Se la ricorda quella vittoria datata 2001? “Me la ricordo, certo, ero presidente. Inzaghi sbagliò un rigore sul finale, costò la panchina a Terim. Noi segnammo con Lucarelli, il Torino veniva da un momento orribile e quella vittoria segnò un rilancio, quindi la ricordo con piacere”.

Nel calcio di oggi ci sono tante dirigenze straniere, le vecchie famiglie sono uscite di scena… “Io preferivo il vecchio regime. Il Milan è stato in mano alla famiglia Rizzoli, l’Inter ai Moratti, poi c’è stata l’epopea di Berlusconi, la Samp di Mantovani, la Roma di Sensi… La borghesia locale alla gestione del calcio la preferivo, è anche una forma identitaria più bella e corretta.

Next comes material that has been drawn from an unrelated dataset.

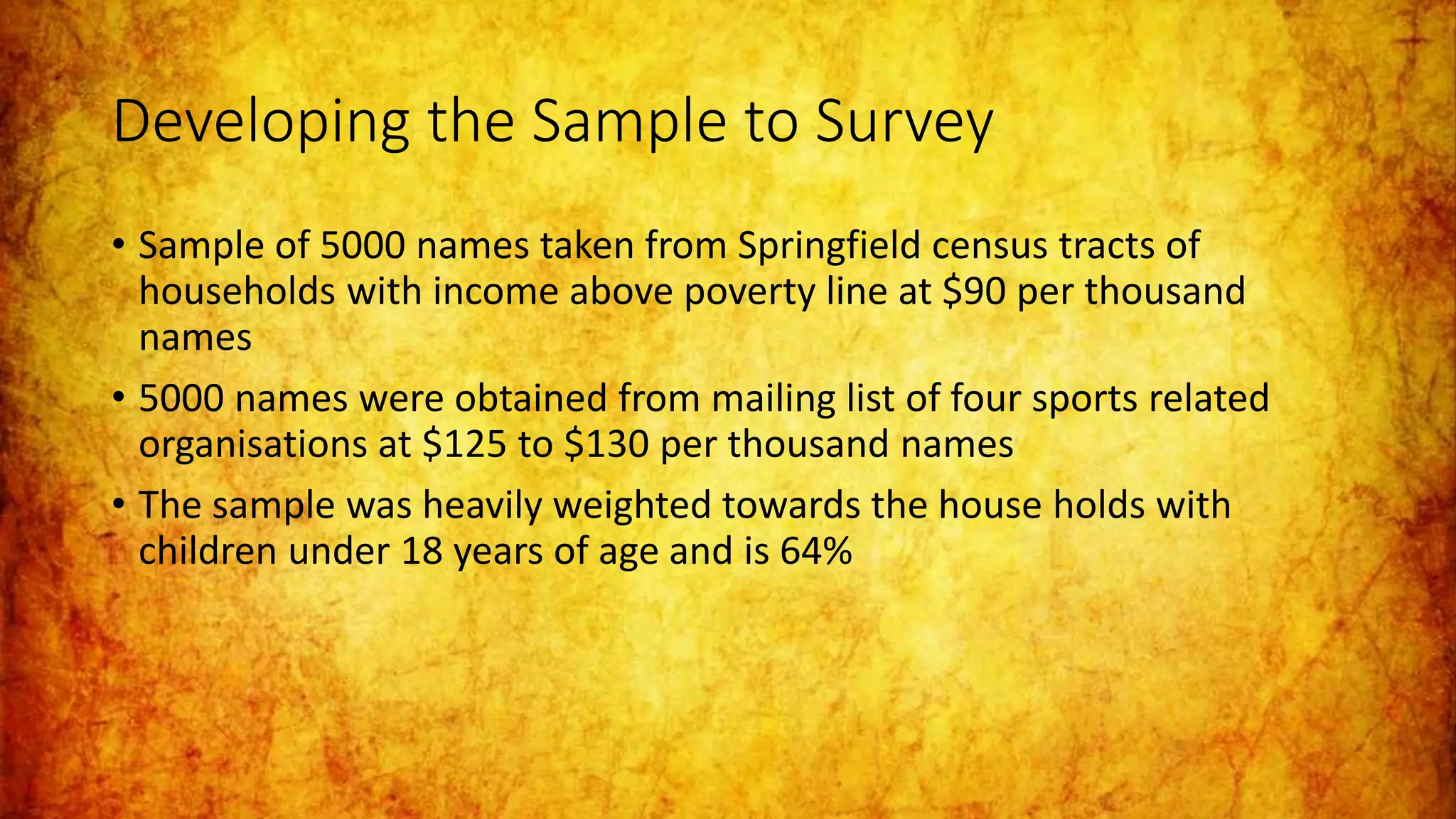 Developing the Sample to Survey

• Sample of 5000 names taken from Springfield census tracts of households with income above poverty line at \$90 per thousand names

• 5000 names were obtained from mailing list of four sports related organisations at \$125 to \$130 per thousand names

• The sample was heavily weighted towards the house holds with children under 18 years of age and is 64%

Non è un fatto solo italiano, anche in Francia ed Inghilterra”.

Anche il fairplay finanziario è un fatto nuovo… “Ai miei tempi se ne parlava di meno, molto di meno. C’è stata una esasperazione negli ultimi anni. Avere i bilanci a psoto è una cosa giusta, ma una volta l’attenzione era molto più sfumata. La trovo una cosa giusta, purché non ecceda in forme punitive eccessive”.

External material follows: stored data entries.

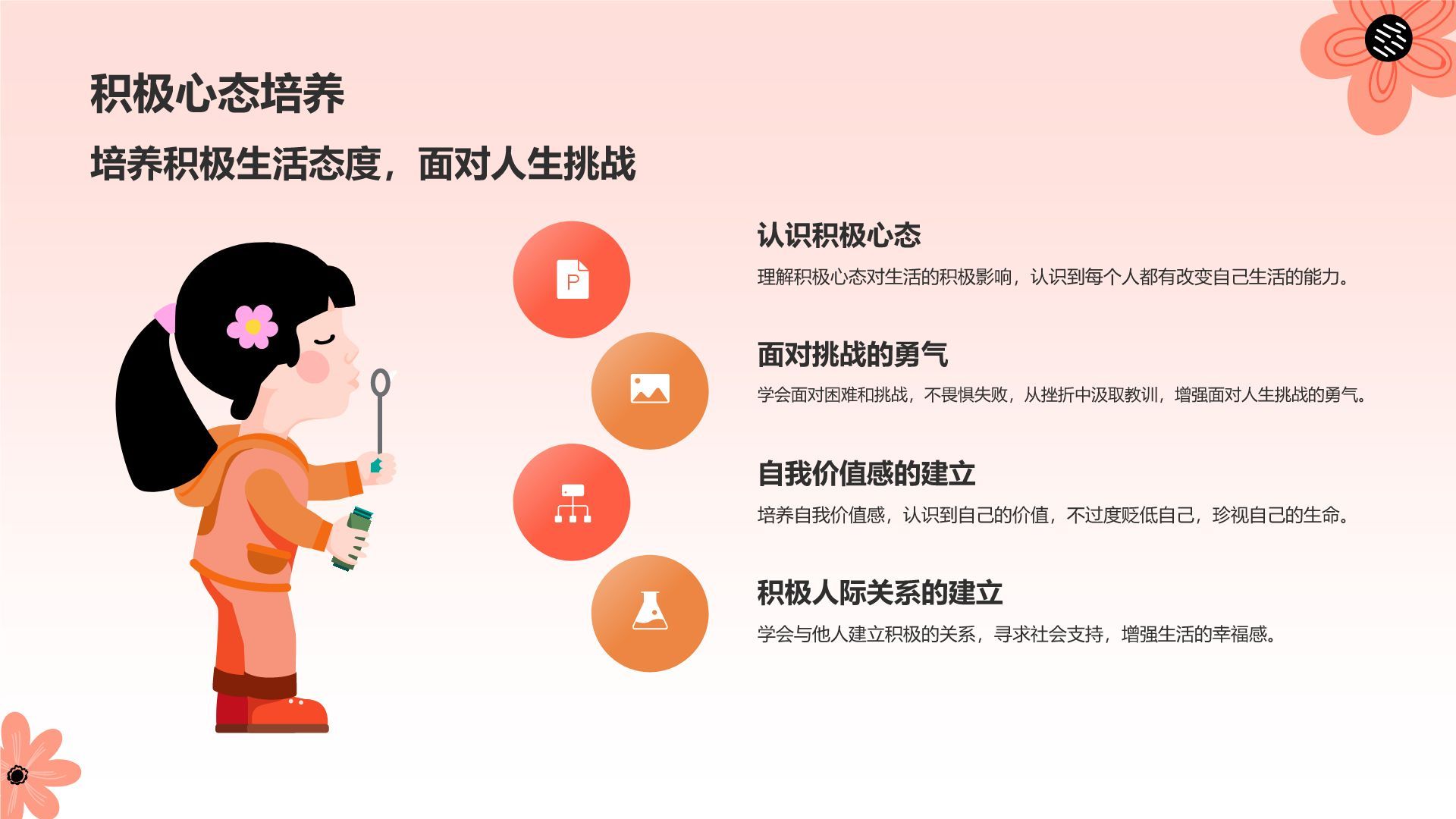 积极心态培养

培养积极生活态度，面对人生挑战

P

认识积极心态

理解积极心态对生活的积极影响，认识到每个人都有改变自己生活的能力。

面对挑战的勇气

学会面对困难和挑战，不畏惧失败，从挫折中汲取教训，增强面对人生挑战的勇气。

自我价值感的建立

培养自我价值感，认识到自己的价值，不过度贬低自己，珍视自己的生命。

积极人际关系的建立

学会与他人建立积极的关系，寻求社会支持，增强生活的幸福感。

Cosa ne pensa del lavoro di Cairo? “Cairo sta facendo un ottimo lavoro e Mazzarri altrettanto. Ci sono tutte le possibilità finalmente per l’Europa. Lasciando perdere Juve Napoli ed Inter c’è una lotta serrata tra una serie ristretta di squadre per i piazzamenti europei, Torino compreso. Champions? Considerando i pochi punti possono pensarci eccome, anche se il Toro ora ha delle partite difficili con Juve e Lazio. Per l’Europa League possono farcela tranquillamente. Comunque il Torino sta facendo un ottimo lavoro”.

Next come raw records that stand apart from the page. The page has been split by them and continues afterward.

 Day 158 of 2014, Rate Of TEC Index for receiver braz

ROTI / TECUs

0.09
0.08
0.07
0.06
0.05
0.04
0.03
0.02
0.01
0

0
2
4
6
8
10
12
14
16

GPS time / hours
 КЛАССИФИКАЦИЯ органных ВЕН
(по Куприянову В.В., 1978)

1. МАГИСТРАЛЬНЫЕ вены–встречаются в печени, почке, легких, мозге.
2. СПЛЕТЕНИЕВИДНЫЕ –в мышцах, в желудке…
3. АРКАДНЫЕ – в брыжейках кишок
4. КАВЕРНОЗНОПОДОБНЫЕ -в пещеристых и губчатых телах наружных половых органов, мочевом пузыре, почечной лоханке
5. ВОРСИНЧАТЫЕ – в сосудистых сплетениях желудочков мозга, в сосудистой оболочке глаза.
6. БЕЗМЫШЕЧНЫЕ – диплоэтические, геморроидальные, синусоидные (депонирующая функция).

Razzismo, se ne parla tanto. Cosa si dovrebbe fare? “Secondo me le partite vanno fermate. Razzismo, intolleranza, xenofobia, vanno fermate nelle maniere più estreme. Non solo a parole”

Un’annotazione finale del presidente: “Ho visto delle belle maglia del Milan, quelle della prossima stagione. Strisce strette, mi ricordano quelle del 61-62 anno della vittoria del titolo. Magari portano bene”.